Professor Freedman says in up to a quarter of strokes or mini-strokes, AF is known beforehand. In a further quarter of strokes, AF can be found in the days after the stroke using electrocardiogram (ECG) monitoring. The more intense and prolonged the monitoring, the more likely for AF to be found.
“Once it’s discovered, these AF patients go onto anticoagulant blood thinners, rather than the usual stroke treatment of aspirin, and are therefore less likely to have another AF-related stroke,” the specialist says. “That is because aspirin is not really effective in preventing AF-related strokes”.
AF may be a marker of a heart muscle abnormality of the atrium called atrial myopathy. “More research is required to understand the causes and diagnosis of this myopathy, which could guide us on how intensively we should search for AF after stroke,” says Professor Freedman.

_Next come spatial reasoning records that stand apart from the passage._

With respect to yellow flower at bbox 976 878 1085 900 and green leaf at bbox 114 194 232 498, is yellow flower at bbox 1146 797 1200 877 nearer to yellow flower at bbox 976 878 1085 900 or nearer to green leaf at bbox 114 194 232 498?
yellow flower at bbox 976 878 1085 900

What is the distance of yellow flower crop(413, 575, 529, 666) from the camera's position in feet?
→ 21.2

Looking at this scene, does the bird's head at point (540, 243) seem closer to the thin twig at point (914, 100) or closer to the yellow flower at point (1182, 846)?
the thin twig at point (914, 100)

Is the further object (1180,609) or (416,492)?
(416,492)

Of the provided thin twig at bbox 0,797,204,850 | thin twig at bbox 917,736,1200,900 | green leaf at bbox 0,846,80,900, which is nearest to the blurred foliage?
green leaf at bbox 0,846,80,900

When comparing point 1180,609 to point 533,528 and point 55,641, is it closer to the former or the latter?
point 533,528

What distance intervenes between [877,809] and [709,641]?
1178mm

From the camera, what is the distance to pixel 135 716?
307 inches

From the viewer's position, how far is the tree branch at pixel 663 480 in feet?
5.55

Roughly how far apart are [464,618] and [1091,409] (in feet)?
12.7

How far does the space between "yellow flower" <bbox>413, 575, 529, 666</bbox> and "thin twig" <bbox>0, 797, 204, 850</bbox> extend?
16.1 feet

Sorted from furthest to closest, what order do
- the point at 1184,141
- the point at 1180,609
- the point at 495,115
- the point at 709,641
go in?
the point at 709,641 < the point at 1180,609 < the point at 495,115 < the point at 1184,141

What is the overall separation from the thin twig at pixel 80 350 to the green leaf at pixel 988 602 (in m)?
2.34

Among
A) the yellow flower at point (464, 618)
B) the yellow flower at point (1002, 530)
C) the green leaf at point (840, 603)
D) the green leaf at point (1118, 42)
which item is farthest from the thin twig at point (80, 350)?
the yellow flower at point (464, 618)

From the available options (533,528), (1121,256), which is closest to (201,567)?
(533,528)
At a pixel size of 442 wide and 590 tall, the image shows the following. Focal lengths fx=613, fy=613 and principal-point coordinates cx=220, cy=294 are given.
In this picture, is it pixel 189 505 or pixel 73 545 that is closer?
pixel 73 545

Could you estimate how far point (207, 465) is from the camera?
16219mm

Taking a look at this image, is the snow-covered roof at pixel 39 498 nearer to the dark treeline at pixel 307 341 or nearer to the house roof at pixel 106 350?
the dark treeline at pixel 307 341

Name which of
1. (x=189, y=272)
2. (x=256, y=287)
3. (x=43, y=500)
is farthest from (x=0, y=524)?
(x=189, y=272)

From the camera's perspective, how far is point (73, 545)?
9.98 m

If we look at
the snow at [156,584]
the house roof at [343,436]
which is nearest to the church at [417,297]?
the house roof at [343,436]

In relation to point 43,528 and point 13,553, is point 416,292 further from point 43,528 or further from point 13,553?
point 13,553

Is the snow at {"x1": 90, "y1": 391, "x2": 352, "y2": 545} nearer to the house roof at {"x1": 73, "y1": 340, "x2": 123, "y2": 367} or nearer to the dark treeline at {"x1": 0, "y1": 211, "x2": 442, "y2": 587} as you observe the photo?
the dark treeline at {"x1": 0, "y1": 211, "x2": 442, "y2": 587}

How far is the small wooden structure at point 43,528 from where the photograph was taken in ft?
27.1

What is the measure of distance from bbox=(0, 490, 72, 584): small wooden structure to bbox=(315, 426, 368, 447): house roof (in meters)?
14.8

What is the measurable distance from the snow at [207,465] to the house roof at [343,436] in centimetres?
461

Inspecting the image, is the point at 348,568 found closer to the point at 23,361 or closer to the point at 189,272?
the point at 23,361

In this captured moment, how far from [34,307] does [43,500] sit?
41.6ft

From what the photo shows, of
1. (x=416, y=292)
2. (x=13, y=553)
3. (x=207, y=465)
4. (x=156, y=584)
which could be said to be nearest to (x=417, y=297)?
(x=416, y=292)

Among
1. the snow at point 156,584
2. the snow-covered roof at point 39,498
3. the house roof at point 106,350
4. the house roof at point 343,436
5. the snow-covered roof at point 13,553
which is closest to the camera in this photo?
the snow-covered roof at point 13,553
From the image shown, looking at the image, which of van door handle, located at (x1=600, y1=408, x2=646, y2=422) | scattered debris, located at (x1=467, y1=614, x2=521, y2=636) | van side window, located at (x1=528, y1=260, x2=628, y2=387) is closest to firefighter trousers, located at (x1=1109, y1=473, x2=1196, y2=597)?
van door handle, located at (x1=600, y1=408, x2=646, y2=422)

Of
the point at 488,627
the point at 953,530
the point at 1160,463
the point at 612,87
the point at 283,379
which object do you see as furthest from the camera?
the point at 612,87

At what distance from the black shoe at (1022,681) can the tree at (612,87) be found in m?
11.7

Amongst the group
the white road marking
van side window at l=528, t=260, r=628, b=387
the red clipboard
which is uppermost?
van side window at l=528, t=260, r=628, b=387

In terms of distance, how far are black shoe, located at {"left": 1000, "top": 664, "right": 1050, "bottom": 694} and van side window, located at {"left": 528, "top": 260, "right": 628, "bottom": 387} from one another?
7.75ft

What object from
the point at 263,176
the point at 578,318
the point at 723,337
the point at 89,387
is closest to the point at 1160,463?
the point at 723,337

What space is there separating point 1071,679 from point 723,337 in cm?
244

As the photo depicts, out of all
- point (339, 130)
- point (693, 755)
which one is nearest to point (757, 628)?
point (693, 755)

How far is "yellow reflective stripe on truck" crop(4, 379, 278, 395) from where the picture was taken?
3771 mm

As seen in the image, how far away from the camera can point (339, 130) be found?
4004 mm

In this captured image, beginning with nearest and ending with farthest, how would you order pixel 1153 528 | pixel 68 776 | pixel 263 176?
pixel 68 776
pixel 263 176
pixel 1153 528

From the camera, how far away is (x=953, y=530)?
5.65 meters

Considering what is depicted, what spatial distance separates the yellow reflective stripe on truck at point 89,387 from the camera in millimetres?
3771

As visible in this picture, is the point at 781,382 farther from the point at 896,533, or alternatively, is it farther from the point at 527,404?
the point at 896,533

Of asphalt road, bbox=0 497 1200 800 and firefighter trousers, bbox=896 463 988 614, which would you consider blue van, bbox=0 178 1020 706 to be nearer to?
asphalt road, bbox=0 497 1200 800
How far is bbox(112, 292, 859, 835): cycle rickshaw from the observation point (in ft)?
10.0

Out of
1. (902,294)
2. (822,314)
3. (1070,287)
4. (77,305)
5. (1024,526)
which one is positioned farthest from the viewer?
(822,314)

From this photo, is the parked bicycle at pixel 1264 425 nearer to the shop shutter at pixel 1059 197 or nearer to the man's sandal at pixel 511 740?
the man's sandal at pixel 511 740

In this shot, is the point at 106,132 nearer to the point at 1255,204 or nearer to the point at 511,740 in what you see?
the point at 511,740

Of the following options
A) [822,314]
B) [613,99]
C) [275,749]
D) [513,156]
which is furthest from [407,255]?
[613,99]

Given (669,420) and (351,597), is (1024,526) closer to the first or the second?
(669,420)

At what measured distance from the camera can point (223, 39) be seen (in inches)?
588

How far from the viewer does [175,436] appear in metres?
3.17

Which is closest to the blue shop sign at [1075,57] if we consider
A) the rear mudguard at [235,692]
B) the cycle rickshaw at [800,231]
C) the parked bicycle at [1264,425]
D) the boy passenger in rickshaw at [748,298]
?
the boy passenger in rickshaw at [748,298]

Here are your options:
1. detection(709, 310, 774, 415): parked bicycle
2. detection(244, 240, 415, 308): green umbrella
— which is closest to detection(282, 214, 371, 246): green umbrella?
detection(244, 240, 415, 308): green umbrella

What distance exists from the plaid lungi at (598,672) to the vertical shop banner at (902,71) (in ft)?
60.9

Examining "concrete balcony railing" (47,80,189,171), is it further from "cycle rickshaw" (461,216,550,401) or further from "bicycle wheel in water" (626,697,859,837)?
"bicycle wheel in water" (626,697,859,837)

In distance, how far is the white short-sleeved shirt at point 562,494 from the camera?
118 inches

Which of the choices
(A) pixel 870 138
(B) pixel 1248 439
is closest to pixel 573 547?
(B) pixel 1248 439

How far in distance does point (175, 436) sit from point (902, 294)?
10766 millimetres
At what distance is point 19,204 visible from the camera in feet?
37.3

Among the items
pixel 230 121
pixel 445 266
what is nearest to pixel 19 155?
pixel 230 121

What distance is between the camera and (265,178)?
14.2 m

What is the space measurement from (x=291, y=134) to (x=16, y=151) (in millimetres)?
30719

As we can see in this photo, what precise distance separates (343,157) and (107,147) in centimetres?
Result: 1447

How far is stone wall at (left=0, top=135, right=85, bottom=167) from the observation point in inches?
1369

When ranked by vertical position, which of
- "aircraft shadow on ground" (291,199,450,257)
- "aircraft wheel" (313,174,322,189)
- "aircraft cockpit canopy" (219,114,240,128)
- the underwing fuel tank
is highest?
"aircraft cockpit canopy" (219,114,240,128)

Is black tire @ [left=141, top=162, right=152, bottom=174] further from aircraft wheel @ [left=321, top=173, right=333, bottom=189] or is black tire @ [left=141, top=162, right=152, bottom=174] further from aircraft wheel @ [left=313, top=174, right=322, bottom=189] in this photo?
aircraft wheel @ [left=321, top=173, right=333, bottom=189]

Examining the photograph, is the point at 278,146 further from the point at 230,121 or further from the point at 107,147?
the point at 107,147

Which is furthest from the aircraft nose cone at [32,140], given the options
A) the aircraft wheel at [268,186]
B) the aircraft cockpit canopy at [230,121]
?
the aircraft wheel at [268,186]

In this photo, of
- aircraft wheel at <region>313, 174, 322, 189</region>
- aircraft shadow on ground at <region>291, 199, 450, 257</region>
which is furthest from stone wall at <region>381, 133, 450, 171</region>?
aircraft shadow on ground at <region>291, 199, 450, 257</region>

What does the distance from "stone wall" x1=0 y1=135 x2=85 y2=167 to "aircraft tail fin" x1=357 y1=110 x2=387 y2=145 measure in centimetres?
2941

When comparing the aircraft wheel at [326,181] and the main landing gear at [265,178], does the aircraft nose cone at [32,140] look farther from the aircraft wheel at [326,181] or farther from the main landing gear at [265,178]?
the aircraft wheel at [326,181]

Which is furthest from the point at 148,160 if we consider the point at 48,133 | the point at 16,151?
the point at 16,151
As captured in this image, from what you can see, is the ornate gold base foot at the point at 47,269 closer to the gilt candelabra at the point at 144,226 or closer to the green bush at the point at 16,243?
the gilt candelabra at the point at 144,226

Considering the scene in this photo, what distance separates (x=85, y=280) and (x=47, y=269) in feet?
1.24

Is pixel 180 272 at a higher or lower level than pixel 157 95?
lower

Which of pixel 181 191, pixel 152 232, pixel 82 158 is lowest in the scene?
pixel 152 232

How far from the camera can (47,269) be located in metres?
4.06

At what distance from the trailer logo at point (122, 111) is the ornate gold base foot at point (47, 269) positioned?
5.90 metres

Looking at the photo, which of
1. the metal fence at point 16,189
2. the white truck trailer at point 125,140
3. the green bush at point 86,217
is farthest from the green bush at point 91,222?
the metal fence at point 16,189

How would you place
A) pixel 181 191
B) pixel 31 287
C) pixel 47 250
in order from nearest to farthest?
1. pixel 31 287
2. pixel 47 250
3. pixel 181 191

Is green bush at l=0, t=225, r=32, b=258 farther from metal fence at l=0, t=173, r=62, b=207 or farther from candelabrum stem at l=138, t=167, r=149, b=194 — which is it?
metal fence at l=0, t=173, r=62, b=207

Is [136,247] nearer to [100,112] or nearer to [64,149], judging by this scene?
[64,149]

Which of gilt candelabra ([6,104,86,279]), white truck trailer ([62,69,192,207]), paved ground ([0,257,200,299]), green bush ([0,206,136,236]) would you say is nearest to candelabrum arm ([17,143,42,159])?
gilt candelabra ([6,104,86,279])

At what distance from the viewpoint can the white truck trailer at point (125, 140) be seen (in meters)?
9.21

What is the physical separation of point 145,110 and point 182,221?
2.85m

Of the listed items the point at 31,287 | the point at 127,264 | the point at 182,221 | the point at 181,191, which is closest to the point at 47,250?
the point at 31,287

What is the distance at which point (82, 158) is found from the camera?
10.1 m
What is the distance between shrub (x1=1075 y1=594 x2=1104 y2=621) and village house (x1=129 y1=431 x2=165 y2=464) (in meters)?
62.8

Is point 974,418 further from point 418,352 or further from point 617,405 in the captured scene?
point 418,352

The white paper authored by 45 AF-SCREEN members, reviewed current research and found ECG monitoring should be continued for 72 hours after stroke to detect AF. “Even just routine monitoring for a full 24 hours after stroke would pick up a considerable number in this at-risk group,” says Professor Freedman, the corresponding author of the paper. “Unfortunately, it takes time and is more costly to use an ECG on a patient, so in many countries, it’s simply not an economic possibility to monitor them that long.”
The paper urges health authorities around the world to reconsider their ECG monitoring practices in the case of stroke, and calls for further research to build knowledge of this important health concern.